*Document passage*:
════════

# how to measure cabinet frame opening for double doors



## bluephi1914 (Sep 6, 2014)

I am trying to figure out the formula for double doors for this particular opening . I am using the pictured hinges.

Opening measurements are 19 7/16 wide - 26 5/8 tall

the hinges are 1/2 inch overlay




























thanks in advance for any help.

I know that there should be a 1/16 gap between the center of the doors, but im not sure how to calculate that.


----------



## barada83 (Feb 25, 2015)

((total width + 2*overlay)-1/16)/2
In words - take total width, add the overlay to that for both doors (1/2" overlay*2 is 1" extra). From that, subtract your center gap. Then divide that by 2.


----------



## TungOil (Jan 16, 2017)

Mike is correct on the math, but I'll suggest a slight variation to fitting these doors that will help account for any accumulation of errors in the build of the carcass and doors. If you make the doors slightly wide, you can sneak up on the gap by taking light cuts with a jointer or hand plane and fit the gap. By doing it this way, you can correct for any minor errors in the sizes of the parts and mounting of the hinges that accumulated in the build.

════════

*Record extracts*:
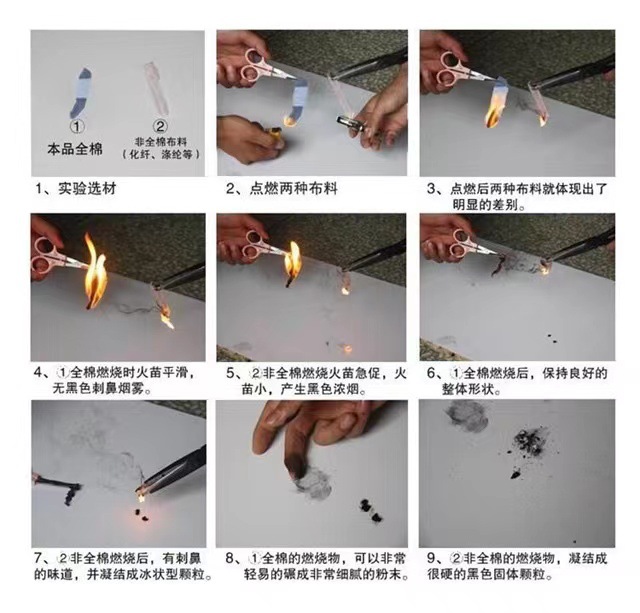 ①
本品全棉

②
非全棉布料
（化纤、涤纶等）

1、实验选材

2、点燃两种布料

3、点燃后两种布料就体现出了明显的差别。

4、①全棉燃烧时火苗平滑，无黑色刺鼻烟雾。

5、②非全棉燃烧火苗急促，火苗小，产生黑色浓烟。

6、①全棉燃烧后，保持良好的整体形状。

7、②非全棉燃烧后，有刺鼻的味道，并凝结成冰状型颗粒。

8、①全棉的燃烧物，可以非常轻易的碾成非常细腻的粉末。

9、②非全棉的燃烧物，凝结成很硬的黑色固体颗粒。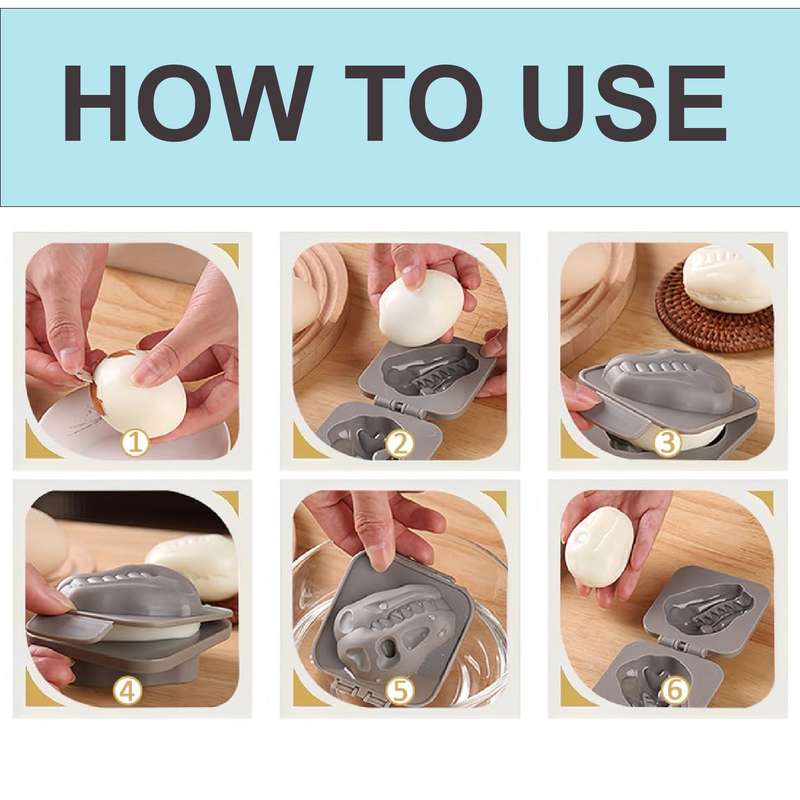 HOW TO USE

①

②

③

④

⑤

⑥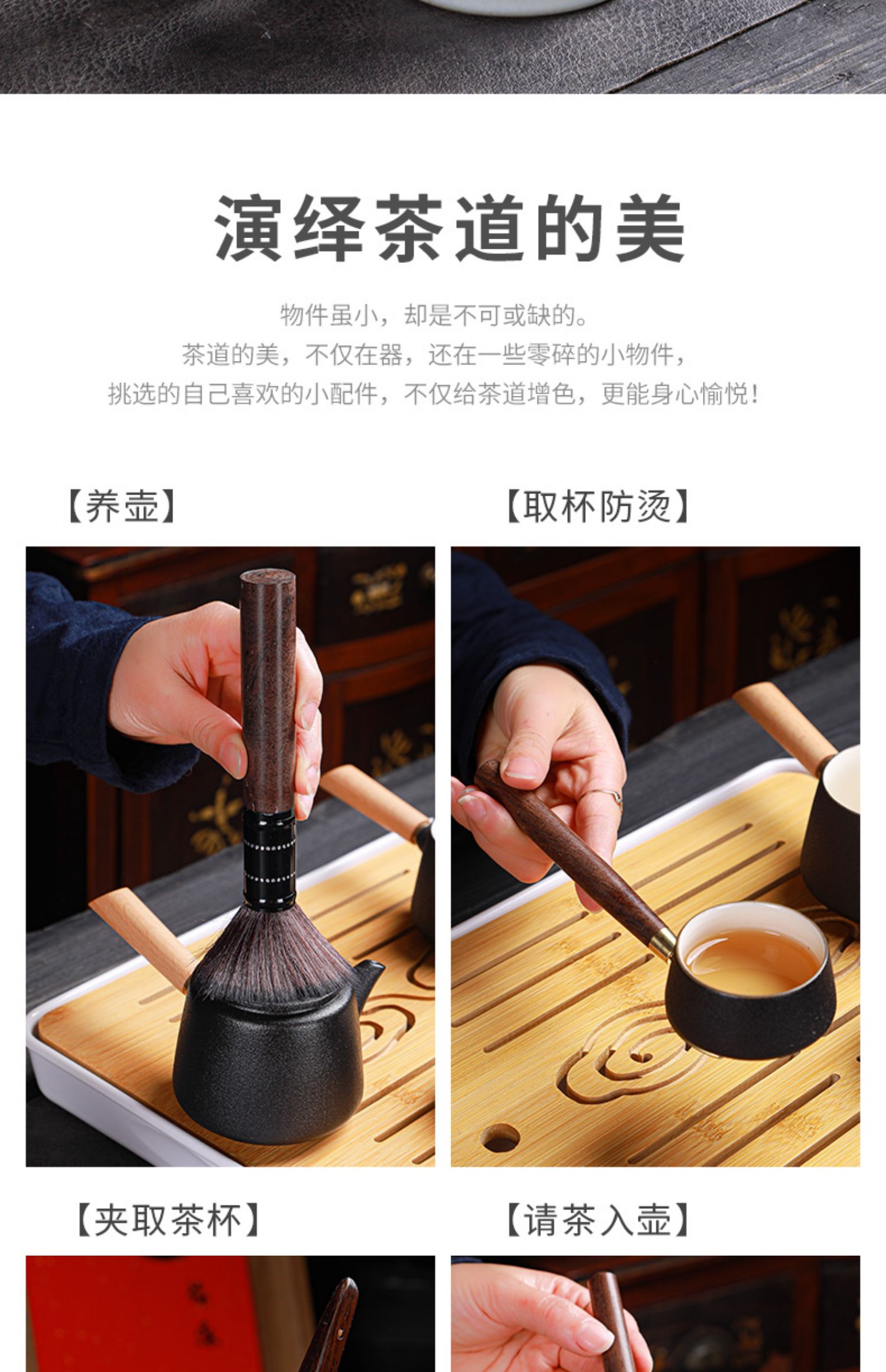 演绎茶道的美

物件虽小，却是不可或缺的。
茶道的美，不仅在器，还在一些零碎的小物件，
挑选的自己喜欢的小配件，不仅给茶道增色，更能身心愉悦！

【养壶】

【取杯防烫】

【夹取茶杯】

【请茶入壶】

════════

*Work instruction*:
In the thread on sizing double cabinet doors, copy the passage from "## barada83 (Feb" to "in the build." word for word. You can leave the records out of this.

*The completed task*:
## barada83 (Feb 25, 2015)

((total width + 2*overlay)-1/16)/2
In words - take total width, add the overlay to that for both doors (1/2" overlay*2 is 1" extra). From that, subtract your center gap. Then divide that by 2.


----------



## TungOil (Jan 16, 2017)

Mike is correct on the math, but I'll suggest a slight variation to fitting these doors that will help account for any accumulation of errors in the build of the carcass and doors. If you make the doors slightly wide, you can sneak up on the gap by taking light cuts with a jointer or hand plane and fit the gap. By doing it this way, you can correct for any minor errors in the sizes of the parts and mounting of the hinges that accumulated in the build.